═════ Page extract ═════

See Roussel v. State, 115 P.3d 581, 585 (Alaska App. 2005) (reviewing a trial court's decision whether to grant a mistrial for an abuse of discretion).
Second, Otten argues that the trial court erred in allowing the State to introduce testimony under Alaska Evidence Rule 404(b)(4) that he previously assaulted Shawnna by pointing a gun at her. Specifically, Otten argues that (1) the trial court failed to sufficiently analyze whether the proffered evidence was more prejudicial than probative, as required by Evidence Rule 403 and this Court's decision in Bingaman v. State, and (2) the trial court failed to consider whether the evidence could be admitted in a more limited form, such as by means of a stipulation.
Bingaman v. State, 76 P.3d 398, 416 (Alaska App. 2003).
But the record shows that the trial court engaged in a detailed and explicit analysis of the six Bingaman factors, including an evaluation of the relevance of the evidence under Rule 402 and its potential prejudice under Rule 403. And, although Otten objected to the admission of the prior-act evidence prior to trial, he did not separately challenge the scope of the testimony or request that the evidence be admitted through a stipulation. Having reviewed the record, we conclude that the court did not abuse its discretion when it allowed this testimony.
See Kasgnoc v. State, 448 P.3d 883, 889 (Alaska App. 2019) ("[W]e wish to remind prosecutors, defense attorneys, and trial judges that the question of the admissibility of prior-act evidence is a question separate and distinct from the nature and scope of that evidence." (citing Conley v. Alaska Commc'ns Sys. Holdings, Inc., 323 P.3d 1131, 1136, 1138-39 (Alaska 2014))).
See Bennett v. Anchorage, 205 P.3d 1113, 1118 (Alaska App. 2009) (noting that a trial court's ruling on admissibility of prior bad acts evidence under Bingaman is reviewed for an abuse of discretion).
Finally, Otten argues that the trial court erred by imposing a condition of probation requiring him to take all prescribed medications as directed by his probation officer. He notes that, in Kozevnikoff v. State, we held that a trial court must first consider the "independent and timely evaluation" of a medical professional and provide an opportunity for the defendant to be heard prior to ordering a defendant to take medication over their objection.
Kozevnikoff v. State, 433 P.3d 546, 548 (Alaska App. 2018).
But the trial court twice asked Otten's attorney if the attorney had any objection to the medication portion of the condition, and both times, the attorney stated that she had no objection. Accordingly, Otten must show plain error.
State v. Ranstead, 421 P.3d 15, 23 (Alaska 2018).
We decline to find plain error. It is clear from the sentencing record that the parties understood this condition to be referring exclusively to mental health medications. And when Otten personally expressed concerns that some mental health medications can have serious side effects, the court expressly informed him that he could request a hearing to modify the medication condition if he did not agree with the recommendations of his medical provider.
We accordingly interpret "any prescribed medications" to apply only to mental health medications that Otten's medical providers view as necessary for his rehabilitation or the safely of the public. And in light of the trial court's comments, we interpret this probation condition as affording Otten some form of judicial review if he objects to taking the prescribed mental health medication - review that will take place prior to Otten being required to take that medication and prior to Otten facing any legal consequences for refusing to take the medication. With these procedural safeguards in place, we reject Otten's challenge to this probation condition.
See Burrell v. State, 626 P.2d 1087, 1089 (Alaska App. 1981) (holding that where a conflict exists between an orally imposed sentence and a subsequently issued written judgment, the oral pronouncement of the sentence "ordinarily controls").
The judgment of the trial court is AFFIRMED.

═════ Supplied information ═════

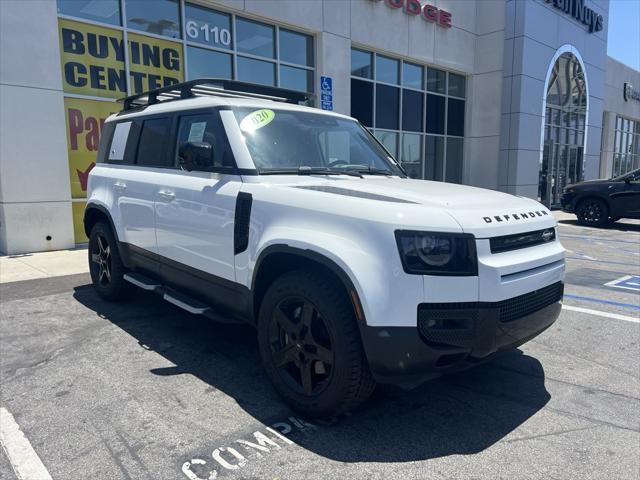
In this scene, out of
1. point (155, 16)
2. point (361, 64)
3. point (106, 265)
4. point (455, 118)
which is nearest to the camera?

═════

▶ _Work item 1_:
Condense the paragraph of the court opinion excerpt that begins "But the record shows that the trial court engaged" into a bulleted list that keeps its main facts.
▶ _Work item 2_:
Reproduce the part of the court opinion excerpt starting with "But the trial" and going on through "show plain error.".
▶ _Work item 3_:
For each statement, say whether the court opinion excerpt supports it, answering yes or no and quoting the deciding words: (a) Otten's attorney objected to the medication portion of the probation condition. (b) The appeals court reads "any prescribed medications" as covering only mental health medications. (c) The trial court's judgment was reversed.

▶ _Task response 1_:
- The trial court explicitly analyzed all six Bingaman factors in detail, including the evidence's relevance under Rule 402 and its potential prejudice under Rule 403.
- Before trial, Otten objected to admitting the prior-act evidence. He did not separately challenge the scope of the testimony or ask for the evidence to come in through a stipulation.
- After reviewing the record, the court concluded that allowing this testimony was not an abuse of discretion.

▶ _Task response 2_:
But the trial court twice asked Otten's attorney if the attorney had any objection to the medication portion of the condition, and both times, the attorney stated that she had no objection. Accordingly, Otten must show plain error.

▶ _Task response 3_:
(a) No: "both times, the attorney stated that she had no objection."
(b) Yes: "to apply only to mental health medications that Otten's medical providers view as necessary"
(c) No: "The judgment of the trial court is AFFIRMED."